In the fiction category, Richard Russo, 52, surprised some among the literati by winning the Pulitzer for his novel “Empire Falls” over finalist Jonathan Franzen, author of “The Corrections.” Franzen’s novel, the saga of a dysfunctional Midwestern family, won a National Book Award in 2001 and gained some notoriety when author Franzen, instead of expressing gratitude at being an Oprah Book Club selection, expressed ambivalence at having the book club sticker attached to his book. (The other fiction finalist was “John Henry Days” by Colson Whitehead.)

Winner Russo called his prize “pretty remarkable. I’ve come to think of [“Empire Falls”] as a snapshot of America at the end of the millennium, or the beginning of a new millennium,” he said. “When I started out, it was this huge, wide canvas, but at heart it’s really a pretty simple story, a father-daughter story, born out of my thinking about what kind of world my daughters would be facing, what dangers, and what it would do to them.”

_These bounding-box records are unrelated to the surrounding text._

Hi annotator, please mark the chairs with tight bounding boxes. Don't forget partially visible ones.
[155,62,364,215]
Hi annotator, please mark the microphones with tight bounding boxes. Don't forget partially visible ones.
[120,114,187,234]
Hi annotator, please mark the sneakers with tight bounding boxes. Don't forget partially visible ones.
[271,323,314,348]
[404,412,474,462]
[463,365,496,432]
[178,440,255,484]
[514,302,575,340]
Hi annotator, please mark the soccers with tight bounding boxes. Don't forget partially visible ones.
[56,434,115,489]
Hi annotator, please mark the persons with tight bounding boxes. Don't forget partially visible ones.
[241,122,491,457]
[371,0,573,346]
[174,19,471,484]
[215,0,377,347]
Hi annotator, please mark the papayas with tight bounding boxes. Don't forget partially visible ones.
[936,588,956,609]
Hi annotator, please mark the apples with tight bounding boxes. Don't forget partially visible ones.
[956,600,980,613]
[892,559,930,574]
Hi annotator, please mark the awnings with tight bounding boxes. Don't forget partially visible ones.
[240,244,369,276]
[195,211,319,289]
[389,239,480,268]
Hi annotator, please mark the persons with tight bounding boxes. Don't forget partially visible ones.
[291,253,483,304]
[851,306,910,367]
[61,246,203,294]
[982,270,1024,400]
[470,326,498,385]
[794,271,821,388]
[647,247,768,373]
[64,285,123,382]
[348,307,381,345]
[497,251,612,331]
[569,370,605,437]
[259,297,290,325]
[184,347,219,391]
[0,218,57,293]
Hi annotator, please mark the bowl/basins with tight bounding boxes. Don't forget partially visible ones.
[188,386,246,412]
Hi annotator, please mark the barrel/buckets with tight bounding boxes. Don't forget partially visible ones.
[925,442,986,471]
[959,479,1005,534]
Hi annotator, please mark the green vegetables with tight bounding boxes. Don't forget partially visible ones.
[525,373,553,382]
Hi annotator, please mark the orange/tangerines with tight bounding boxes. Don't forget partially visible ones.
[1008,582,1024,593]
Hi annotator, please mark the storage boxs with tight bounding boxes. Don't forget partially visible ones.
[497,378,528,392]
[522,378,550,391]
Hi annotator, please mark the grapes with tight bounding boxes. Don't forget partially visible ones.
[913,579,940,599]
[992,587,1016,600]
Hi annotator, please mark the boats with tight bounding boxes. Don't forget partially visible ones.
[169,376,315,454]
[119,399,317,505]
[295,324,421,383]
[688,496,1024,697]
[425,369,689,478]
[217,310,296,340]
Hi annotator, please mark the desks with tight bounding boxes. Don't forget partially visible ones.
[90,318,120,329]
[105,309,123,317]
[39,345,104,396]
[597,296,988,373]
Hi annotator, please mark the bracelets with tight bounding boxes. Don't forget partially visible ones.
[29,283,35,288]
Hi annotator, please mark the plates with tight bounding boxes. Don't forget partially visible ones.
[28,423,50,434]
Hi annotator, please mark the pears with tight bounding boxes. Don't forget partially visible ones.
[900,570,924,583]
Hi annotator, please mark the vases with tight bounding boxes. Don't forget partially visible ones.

The history prize went to Louis Menand for “The Metaphysical Club: A Story of Ideas in America,” which the author calls an “intellectual history from the Civil War to the first World War.”

“This is great--I think more people will feel that it’s something worth their attention,” he said.

The prize for biography went to David McCullough for “John Adams.” The Pulitzer for general nonfiction went to Diane McWhorter for “Carry Me Home: Birmingham, Alabama, the Climactic Battle of the Civil Rights Revolution,” which explores the forces opposing civil rights in her hometown. The poetry award went to Carl Dennis for “Practical Gods.”